Cursor Usage Rates Jumping + resource_exhausted errors

I’ve been using cursor with ultra for a while and it’s been really good for me, as I’ve enjoyed how low the usage is (especially compared to claude). However recently, I’ve been using millions of tokens per prompt and in one day somehow managed to use near $200 of usage when on most other days im around $10-30. Just now, I’ve been getting an issue where 1 subagent keeps failing with resource_exhausted.

It probably has something to do with the fact that I’ve been using huge prompts, and I’ve been trying to cut down on that to help with the context bloat. However cursor still releases subagents with full essays for a prompt.

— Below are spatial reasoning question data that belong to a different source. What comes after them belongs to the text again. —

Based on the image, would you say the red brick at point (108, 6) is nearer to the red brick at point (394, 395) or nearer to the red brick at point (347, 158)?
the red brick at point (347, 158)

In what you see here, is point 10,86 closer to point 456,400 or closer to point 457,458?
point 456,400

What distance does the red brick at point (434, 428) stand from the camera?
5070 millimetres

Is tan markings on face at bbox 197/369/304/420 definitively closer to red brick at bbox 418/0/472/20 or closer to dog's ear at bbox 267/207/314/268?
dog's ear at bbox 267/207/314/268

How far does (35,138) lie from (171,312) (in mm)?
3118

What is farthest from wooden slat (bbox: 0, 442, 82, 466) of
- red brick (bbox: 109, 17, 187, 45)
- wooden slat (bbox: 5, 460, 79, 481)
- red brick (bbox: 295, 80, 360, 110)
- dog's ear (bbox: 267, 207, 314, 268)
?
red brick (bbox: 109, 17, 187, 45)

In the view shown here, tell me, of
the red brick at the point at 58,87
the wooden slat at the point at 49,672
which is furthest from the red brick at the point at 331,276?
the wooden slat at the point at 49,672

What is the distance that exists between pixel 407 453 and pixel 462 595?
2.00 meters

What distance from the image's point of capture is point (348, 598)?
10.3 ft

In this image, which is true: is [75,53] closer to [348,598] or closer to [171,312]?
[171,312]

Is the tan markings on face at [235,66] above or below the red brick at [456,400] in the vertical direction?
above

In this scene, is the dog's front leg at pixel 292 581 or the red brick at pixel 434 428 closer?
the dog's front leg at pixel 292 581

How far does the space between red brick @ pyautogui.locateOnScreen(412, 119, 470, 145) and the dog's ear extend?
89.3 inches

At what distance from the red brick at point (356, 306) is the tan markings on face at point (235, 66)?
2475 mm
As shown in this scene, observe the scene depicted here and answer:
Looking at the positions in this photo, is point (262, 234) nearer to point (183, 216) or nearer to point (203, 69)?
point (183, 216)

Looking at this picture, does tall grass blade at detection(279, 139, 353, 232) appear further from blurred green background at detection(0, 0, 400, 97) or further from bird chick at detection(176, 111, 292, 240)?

Was wondering what other people use to mitigate context bloat for cursor agent reads causing huge token consumption, and if maybe there’s another issue I’m not realizing thats going undetected for me right now. Went from only having used 30%ish of Auto after weeks of intensive work to near 70% after a week where I’ve been on vacation 90% of the time anyways.

Thanks!

I just turned off Index Repositories for Instant Grep beta as well, but not sure how to check if this was part of the issue yet

Hi @Zachicom Thanks for the post! What would help us investigate this specifically is if you could provide a request ID for one of the problematic prompts after temporarily disabling privacy mode. Here’s how you can do that:

To disable Privacy Mode:

  1. Open Cursor Settings with Cmd+Shift+J on macOS or Ctrl+Shift+J on Windows/Linux.
  2. Go to General.
  3. Turn Privacy Mode off / switch to Share Data.

To get the Request ID:

  1. Open the relevant conversation in the Chat sidebar.
  2. Click the ... menu.
  3. Select Copy Request ID.

With this we can give you a much better answer

Request ID for the chat where the subagent that keeps running into resource_exhausted error: 747fd83e-e2d7-4b18-bb76-0a816758f485

Likely has something to do with the huge prompts, however this is also the first time running into the issue and I used to personally use large detailed prompts & larger subagent scopes without running any usage issues hence why I’m curious about it right now

was wondering if anyone had any updates so far since I’ve ran through over 5% of my ultra usage already and its just barely past noon, I haven’t been doing any crazy changes either & have switched to much shorter prompts & context windows + regularly creating new chats

Hi @Zachicom I took a look at this and here’s what I found…
the resource_exhausted your subagent is hitting is not a usage or rate limit. Under the hood it’s a transient connection interruption on the streamed response between Cursor and the model provider that, unfortunately, surfaces under a confusing “resource_exhausted” label. It is not counted as usage, and it is not your account hitting a cap.

Why does it show up now? These interruptions are most likely on long-running, high-context turns — and large Opus “Extra High” subagents with extended thinking produce exactly that: long, large streamed responses, which have more opportunity to be interrupted mid-stream. Your prompt habits aren’t “wrong”; the bigger/longer subagent runs are simply more exposed to it. Re-running an interrupted turn generally continues fine, and these runs retry automatically.

Do you have a VPN enabled? Could be good to toggle that on /off. Also, please go to Cursor Settings → Network → Diagnostics and run the Diagnostics test we have there and make sure that everything checks out.

On the usage increase: That is a separate item. That reflects genuinely heavier use of the most powerful model tier (large contexts across many turns). Caching on your account is actually working well, so the rise is volume, not waste. Lmk if you have any other requests that you think are problematic that you’d like us to take a look at.